── Provided text
Curtin et al. [41,42] assumed that the growing stress is equally distributed across all fibers in the unbroken region around the breaking fiber, and stress concentration is neglected, as shown in Figure 5b. The fiber stress away from the breakpoint is a constant, S. The Poisson distribution of fiber breakpoints may be used to characterize the composites’ axial dimensionless stress [43]:

$$\frac{\tilde{\sigma }}{V_F}=\frac{1}{\tilde{\rho }}\left[1-e^{\tilde{\rho }\tilde{S}}\right]+\frac{V_M}{V_F}{\tilde{\sigma }}_M$$

(4)
────
What you need to do:
Pick up the passage on fiber stress distribution in composites from its last line and write the next few sentences. The records that follow come from a separate source.
── Data supplied
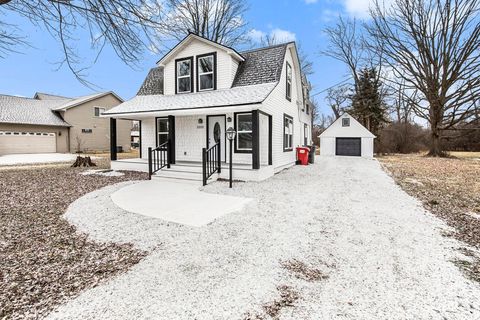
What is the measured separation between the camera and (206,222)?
4.56 meters

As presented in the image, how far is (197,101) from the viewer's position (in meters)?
9.96

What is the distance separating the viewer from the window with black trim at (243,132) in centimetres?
1023

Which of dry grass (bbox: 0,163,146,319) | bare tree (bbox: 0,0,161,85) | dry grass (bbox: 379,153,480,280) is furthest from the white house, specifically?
dry grass (bbox: 379,153,480,280)

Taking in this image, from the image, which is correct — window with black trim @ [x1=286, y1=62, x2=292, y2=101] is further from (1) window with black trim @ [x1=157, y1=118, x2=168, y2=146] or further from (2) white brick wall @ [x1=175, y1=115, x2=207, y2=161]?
(1) window with black trim @ [x1=157, y1=118, x2=168, y2=146]

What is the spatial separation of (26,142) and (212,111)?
2200 cm

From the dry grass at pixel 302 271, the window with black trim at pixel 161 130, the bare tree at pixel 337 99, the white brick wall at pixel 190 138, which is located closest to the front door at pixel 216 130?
the white brick wall at pixel 190 138

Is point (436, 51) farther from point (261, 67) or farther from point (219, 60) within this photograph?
point (219, 60)

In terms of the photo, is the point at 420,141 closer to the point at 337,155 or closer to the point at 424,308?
the point at 337,155

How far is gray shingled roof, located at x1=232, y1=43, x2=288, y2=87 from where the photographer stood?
34.4 feet

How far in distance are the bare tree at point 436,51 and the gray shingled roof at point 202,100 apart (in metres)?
18.0

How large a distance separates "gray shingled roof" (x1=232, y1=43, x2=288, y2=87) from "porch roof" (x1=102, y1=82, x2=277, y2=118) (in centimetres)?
45

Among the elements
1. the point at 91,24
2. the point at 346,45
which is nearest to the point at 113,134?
the point at 91,24

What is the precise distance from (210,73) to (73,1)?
286 inches

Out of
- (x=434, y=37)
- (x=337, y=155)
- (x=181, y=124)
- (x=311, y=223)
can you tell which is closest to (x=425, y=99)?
(x=434, y=37)
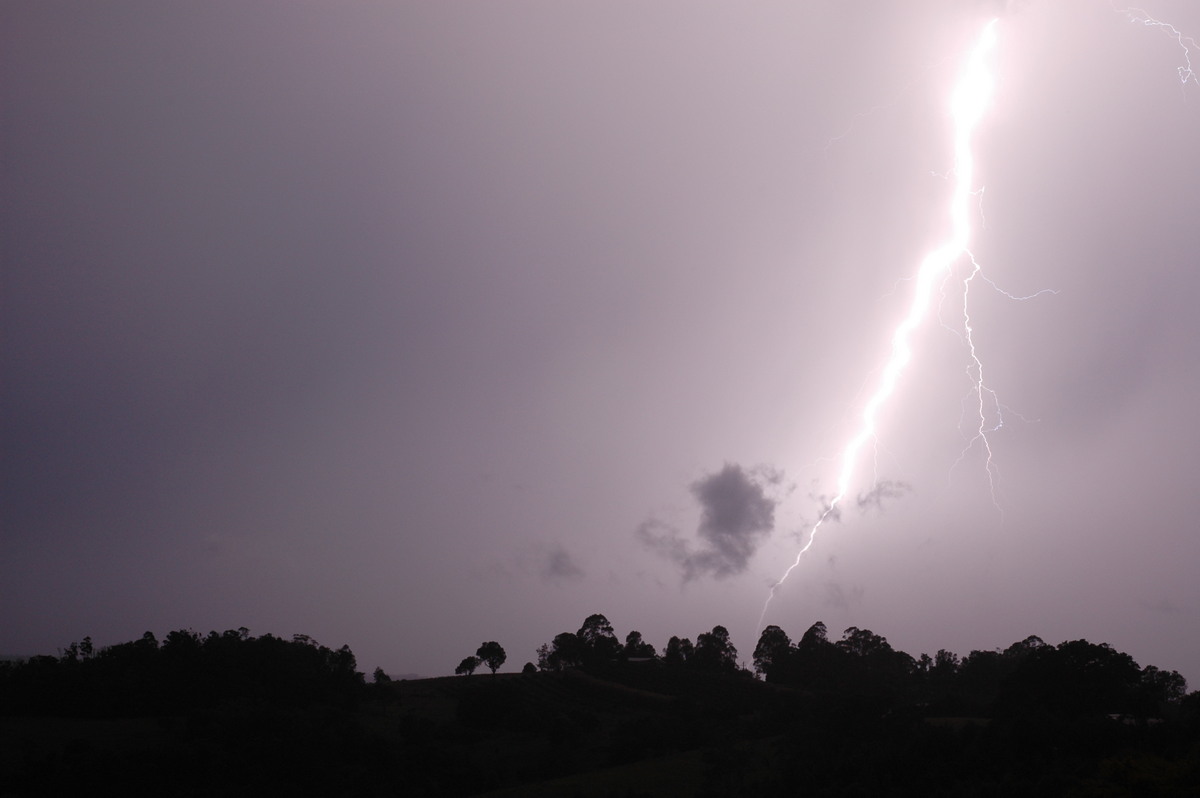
────
Task response:
Here, $\tilde{\sigma }={\sigma }_F/{\sigma }_c$ represents the dimensionless stress of the composite material, which depends on the value of the average of the fiber stress, ${\sigma }_F$, and characteristic stress, ${\sigma }_c$.$\tilde{S}=S/{\sigma }_c=E_F\epsilon /{\sigma }_c$ represents the dimensionless stress of the fiber far from the breaking point, where $\epsilon$ is the far-field homogeneous strain.$\tilde{\rho }=\rho {\delta }_c$ represents the dimensionless damage density of the fiber,${\tilde{\sigma }}_M={\sigma }_M/{\sigma }_c$ represents the dimensionless yield stress of the matrix, $V_F$ and $V_M$ represent the volume fractions of fiber and matrix, respectively. The characteristic stress, ${\sigma }_c$, and feature length, ${\delta }_c$, can be obtained through the material-stretching mirror experiment.

The relationship between $\tilde{\rho }$ and $\tilde{S}$ is given as follows [43]:

$$\mathrm{d}\tilde{\rho }=e^{-\tilde{\rho }\tilde{S}}m{\tilde{S}}^{m-1}d\tilde{S}$$

(5)

where m is the Weibull modulus.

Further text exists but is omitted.